__RECORDS SHOWN__.
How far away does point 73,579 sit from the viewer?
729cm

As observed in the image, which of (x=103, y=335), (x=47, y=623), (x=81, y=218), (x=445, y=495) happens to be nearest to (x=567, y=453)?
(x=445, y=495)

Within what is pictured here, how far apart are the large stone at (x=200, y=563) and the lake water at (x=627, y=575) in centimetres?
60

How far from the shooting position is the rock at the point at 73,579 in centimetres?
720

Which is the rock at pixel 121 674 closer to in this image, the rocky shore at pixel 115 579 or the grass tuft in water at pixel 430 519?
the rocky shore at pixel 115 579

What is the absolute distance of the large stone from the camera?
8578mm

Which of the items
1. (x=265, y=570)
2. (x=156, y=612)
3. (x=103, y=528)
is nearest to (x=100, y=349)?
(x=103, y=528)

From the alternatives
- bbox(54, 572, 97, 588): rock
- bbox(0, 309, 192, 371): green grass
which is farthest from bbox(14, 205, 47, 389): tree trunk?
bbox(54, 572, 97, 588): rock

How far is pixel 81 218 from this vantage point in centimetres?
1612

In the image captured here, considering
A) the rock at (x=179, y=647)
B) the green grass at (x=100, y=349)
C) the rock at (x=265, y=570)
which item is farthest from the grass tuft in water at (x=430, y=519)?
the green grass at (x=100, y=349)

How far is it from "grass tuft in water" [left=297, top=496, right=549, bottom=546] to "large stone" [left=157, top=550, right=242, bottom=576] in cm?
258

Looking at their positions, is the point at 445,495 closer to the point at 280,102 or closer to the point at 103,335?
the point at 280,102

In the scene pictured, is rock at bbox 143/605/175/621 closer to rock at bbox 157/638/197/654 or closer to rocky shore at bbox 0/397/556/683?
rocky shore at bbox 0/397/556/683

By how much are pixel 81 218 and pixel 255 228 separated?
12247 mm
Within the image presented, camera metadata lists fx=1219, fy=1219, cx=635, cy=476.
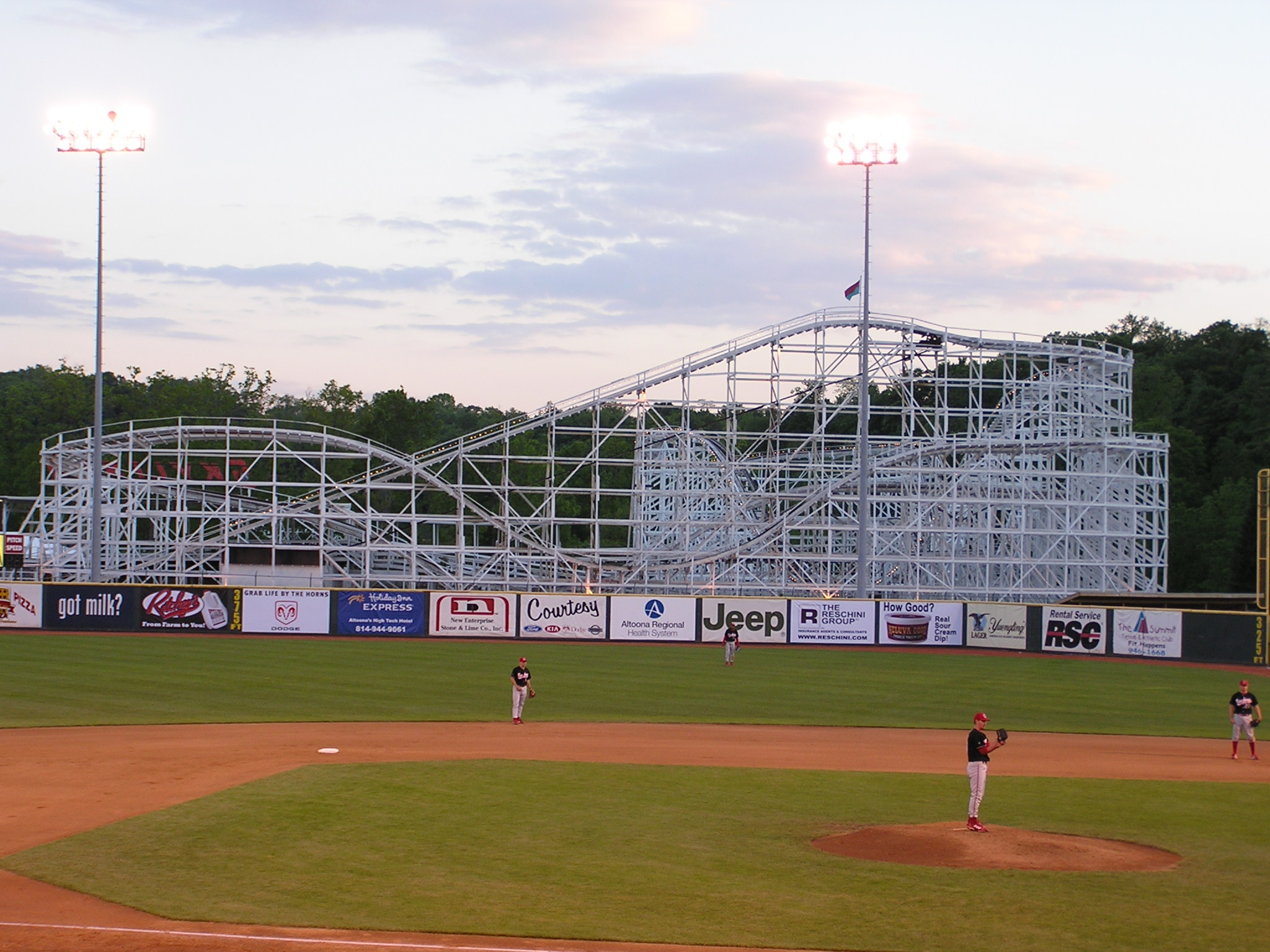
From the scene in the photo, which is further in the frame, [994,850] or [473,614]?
[473,614]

__TASK DIRECTIONS__. Please reproduce all of the data above word for word, leaving the pictures out.

__PROBLEM SOLUTION__.
How far away does point 73,579 sit from the viewer?
729cm

As observed in the image, which of (x=103, y=335), (x=47, y=623), (x=81, y=218), (x=445, y=495) happens to be nearest to (x=567, y=453)?
(x=445, y=495)

Within what is pictured here, how far apart are the large stone at (x=200, y=563) and the lake water at (x=627, y=575) in centimetres?
60

How far from the shooting position is the rock at the point at 73,579 in centimetres?
720

Which is the rock at pixel 121 674 closer to in this image, the rocky shore at pixel 115 579 or the grass tuft in water at pixel 430 519?
the rocky shore at pixel 115 579

What is the absolute distance of the large stone from the camera?
8578mm

Which of the items
1. (x=265, y=570)
2. (x=156, y=612)
3. (x=103, y=528)
is nearest to (x=100, y=349)?
(x=103, y=528)

From the alternatives
- bbox(54, 572, 97, 588): rock
- bbox(0, 309, 192, 371): green grass
which is farthest from bbox(14, 205, 47, 389): tree trunk?
bbox(54, 572, 97, 588): rock

How far is pixel 81 218 from this vantage point in centimetres?
1612

In the image captured here, considering
A) the rock at (x=179, y=647)
B) the green grass at (x=100, y=349)
C) the rock at (x=265, y=570)
which item is farthest from the grass tuft in water at (x=430, y=519)?
the green grass at (x=100, y=349)

How far is it from "grass tuft in water" [left=297, top=496, right=549, bottom=546] to "large stone" [left=157, top=550, right=242, bottom=576] in cm?
258

Looking at their positions, is the point at 445,495 closer to the point at 280,102 or closer to the point at 103,335?
the point at 280,102

In the scene pictured, is rock at bbox 143/605/175/621 closer to rock at bbox 157/638/197/654 or closer to rocky shore at bbox 0/397/556/683?
rocky shore at bbox 0/397/556/683

By how much are pixel 81 218 and pixel 255 228 separated?
12247 mm
Within the image presented, camera metadata lists fx=1219, fy=1219, cx=635, cy=476.
From the scene in the photo, which is further in the frame, [994,850] or [473,614]?
[473,614]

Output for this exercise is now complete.